From 2254a65005a83a1aa9ab52741f94defc254d6e71 Mon Sep 17 00:00:00 2001
From: Diane Napolitano <diane.napolitano@washpost.com>
Date: Thu, 12 Oct 2023 09:54:45 -0400
Subject: [PATCH] Adding the ability to compute a prediction (credible)
 interval with the EI solver and also experimenting with different sampler
 options there

---
 src/elexsolver/EITransitionSolver.py | 48 ++++++++++++++++++++++------
 1 file changed, 39 insertions(+), 9 deletions(-)

diff --git a/src/elexsolver/EITransitionSolver.py b/src/elexsolver/EITransitionSolver.py
index acbae345..1c155709 100644
--- a/src/elexsolver/EITransitionSolver.py
+++ b/src/elexsolver/EITransitionSolver.py
@@ -19,13 +19,17 @@ class EITransitionSolver(TransitionSolver):
     Journal of Open Source Software, 6(64), 3397, https://doi.org/10.21105/joss.03397
     """
 
-    def __init__(self, n: np.ndarray, alpha=4, beta=0.5, sampling_chains=1):
+    def __init__(self, n: np.ndarray, alpha=4, beta=0.5, sampling_chains=1, random_seed=None):
         super().__init__()
         self._n = n
         self._alpha = alpha  # lmbda1 in PyEI
         self._beta = beta  # lmbda2 in PyEI, supplied as an int then used as 1 / lmbda2
         self._chains = sampling_chains
-        self._sampled = None  # will not be None after model-fit
+        self._seed = random_seed
+
+        # class members that are instantiated during model-fit
+        self._sampled = None
+        self._X_totals = None
 
     def mean_absolute_error(self, X, Y):
         y_pred = self._get_expected_totals(X)
@@ -78,7 +82,7 @@ def fit_predict(self, X, Y):
             )
             try:
                 # TODO: allow other samplers; this one is very good but slow
-                model_trace = pm.sample(chains=self._chains)
+                model_trace = pm.sample(chains=self._chains, random_seed=self._seed, nuts_sampler="numpyro")
             except Exception as e:
                 LOG.debug(model.debug())
                 raise e
@@ -91,11 +95,37 @@ def fit_predict(self, X, Y):
         self._sampled = np.transpose(samples_summed_across / X.T.sum(axis=0).values, axes=(1, 2, 0))
 
         posterior_mean_rxc = self._sampled.mean(axis=0)
-        X_totals = self._get_expected_totals(np.transpose(X))
-        # to go from inferences to transitions
-        transitions = []
-        for col in posterior_mean_rxc.T:
-            transitions.append(col * X_totals)
-        transitions = np.array(transitions).T
+        self._X_totals = self._get_expected_totals(np.transpose(X))

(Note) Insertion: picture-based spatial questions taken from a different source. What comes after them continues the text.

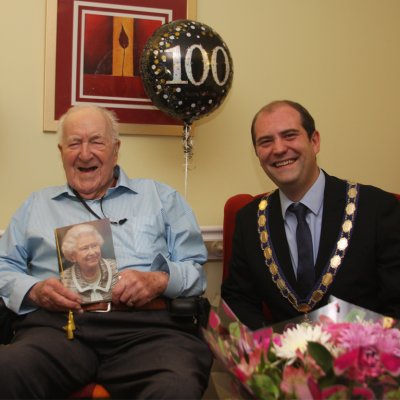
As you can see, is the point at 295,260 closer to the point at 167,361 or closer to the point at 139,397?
the point at 167,361

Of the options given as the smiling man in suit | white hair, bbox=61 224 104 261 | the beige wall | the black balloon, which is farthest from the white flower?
the beige wall

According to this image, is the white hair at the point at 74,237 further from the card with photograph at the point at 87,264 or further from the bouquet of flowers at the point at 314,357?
the bouquet of flowers at the point at 314,357

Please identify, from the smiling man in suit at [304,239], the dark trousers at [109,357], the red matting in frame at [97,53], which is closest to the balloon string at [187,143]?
the red matting in frame at [97,53]

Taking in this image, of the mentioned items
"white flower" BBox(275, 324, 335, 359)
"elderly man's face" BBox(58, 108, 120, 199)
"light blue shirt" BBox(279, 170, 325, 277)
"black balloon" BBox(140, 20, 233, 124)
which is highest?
"black balloon" BBox(140, 20, 233, 124)

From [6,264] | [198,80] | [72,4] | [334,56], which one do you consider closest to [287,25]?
[334,56]

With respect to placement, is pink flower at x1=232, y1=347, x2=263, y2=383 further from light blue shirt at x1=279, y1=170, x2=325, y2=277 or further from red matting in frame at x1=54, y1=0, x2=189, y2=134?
red matting in frame at x1=54, y1=0, x2=189, y2=134

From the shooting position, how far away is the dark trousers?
1.48 m

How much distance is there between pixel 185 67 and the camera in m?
2.08

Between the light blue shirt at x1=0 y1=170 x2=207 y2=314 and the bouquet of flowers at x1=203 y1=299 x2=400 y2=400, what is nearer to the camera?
the bouquet of flowers at x1=203 y1=299 x2=400 y2=400

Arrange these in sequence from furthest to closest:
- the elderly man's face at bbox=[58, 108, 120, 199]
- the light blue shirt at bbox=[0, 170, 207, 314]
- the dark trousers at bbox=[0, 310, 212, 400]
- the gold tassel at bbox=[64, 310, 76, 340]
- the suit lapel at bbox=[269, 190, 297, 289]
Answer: the elderly man's face at bbox=[58, 108, 120, 199] < the light blue shirt at bbox=[0, 170, 207, 314] < the suit lapel at bbox=[269, 190, 297, 289] < the gold tassel at bbox=[64, 310, 76, 340] < the dark trousers at bbox=[0, 310, 212, 400]

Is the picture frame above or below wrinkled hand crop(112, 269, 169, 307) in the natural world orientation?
above

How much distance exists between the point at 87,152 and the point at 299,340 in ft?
4.32

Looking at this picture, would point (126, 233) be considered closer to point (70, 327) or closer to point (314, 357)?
point (70, 327)

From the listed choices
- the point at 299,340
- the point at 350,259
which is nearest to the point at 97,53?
the point at 350,259
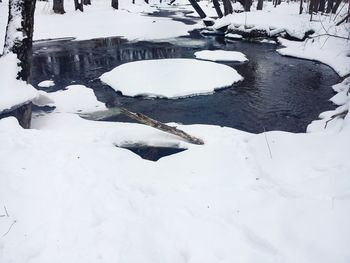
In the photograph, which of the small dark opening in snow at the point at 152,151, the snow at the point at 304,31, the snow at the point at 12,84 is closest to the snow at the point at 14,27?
the snow at the point at 12,84

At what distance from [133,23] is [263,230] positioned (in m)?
22.8

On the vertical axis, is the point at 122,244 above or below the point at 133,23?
below

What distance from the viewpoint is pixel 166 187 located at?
443 centimetres

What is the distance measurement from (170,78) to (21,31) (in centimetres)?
513

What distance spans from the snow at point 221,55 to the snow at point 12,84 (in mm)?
8793

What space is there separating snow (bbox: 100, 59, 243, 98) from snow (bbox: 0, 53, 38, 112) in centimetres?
345

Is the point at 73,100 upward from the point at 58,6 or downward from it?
downward

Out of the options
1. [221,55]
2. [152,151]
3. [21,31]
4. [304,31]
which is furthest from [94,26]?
[152,151]

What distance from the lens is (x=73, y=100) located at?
9266 mm

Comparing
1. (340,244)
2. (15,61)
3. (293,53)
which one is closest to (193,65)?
(293,53)

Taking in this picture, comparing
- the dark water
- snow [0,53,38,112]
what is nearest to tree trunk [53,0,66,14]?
the dark water

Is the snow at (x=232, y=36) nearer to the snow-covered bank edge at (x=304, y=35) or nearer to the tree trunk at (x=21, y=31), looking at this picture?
the snow-covered bank edge at (x=304, y=35)

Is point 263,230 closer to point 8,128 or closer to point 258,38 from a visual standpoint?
point 8,128

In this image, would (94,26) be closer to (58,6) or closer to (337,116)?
(58,6)
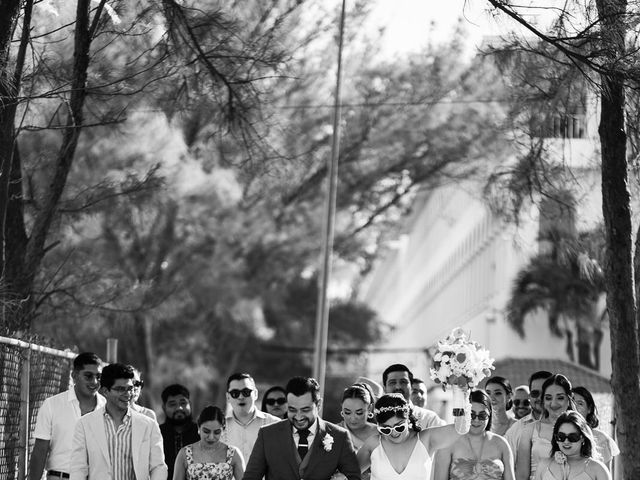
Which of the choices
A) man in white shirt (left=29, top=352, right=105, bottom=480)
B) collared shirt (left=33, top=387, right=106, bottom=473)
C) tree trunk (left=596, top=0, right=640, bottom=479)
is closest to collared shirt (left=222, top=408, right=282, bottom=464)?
man in white shirt (left=29, top=352, right=105, bottom=480)

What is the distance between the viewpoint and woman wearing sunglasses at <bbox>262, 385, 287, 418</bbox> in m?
11.1

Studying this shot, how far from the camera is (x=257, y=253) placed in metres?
27.7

+        transitions = self._get_transitions(posterior_mean_rxc)
         LOG.info("MAE = {}".format(np.around(self.mean_absolute_error(transitions, Y), 4)))
         return transitions
+
+    def _get_transitions(self, A: np.ndarray):
+        # to go from inferences to transitions
+        transitions = []
+        for col in A.T:
+            transitions.append(col * self._X_totals)
+        return np.array(transitions).T
+
+    def get_prediction_interval(self, pi):
+        """
+        Note: this is actually a credible interval, not a prediction interval.
+        """
+        if pi <= 1:
+            pi = pi * 100
+        if pi < 0 or pi > 100:
+            raise ValueError(f"Invalid prediction interval {pi}.")
+
+        lower = (100 - pi) / 2
+        upper = pi + lower
+        A_dict = {
+            lower: np.zeros((self._sampled.shape[1], self._sampled.shape[2])),
+            upper: np.zeros((self._sampled.shape[1], self._sampled.shape[2])),
+        }
+
+        for ci in [lower, upper]:
+            for i in range(0, self._sampled.shape[1]):
+                for j in range(0, self._sampled.shape[2]):
+                    A_dict[ci][i][j] = np.percentile(self._sampled[:, i, j], ci)
+
+        return (self._get_transitions(A_dict[lower]), self._get_transitions(A_dict[upper]))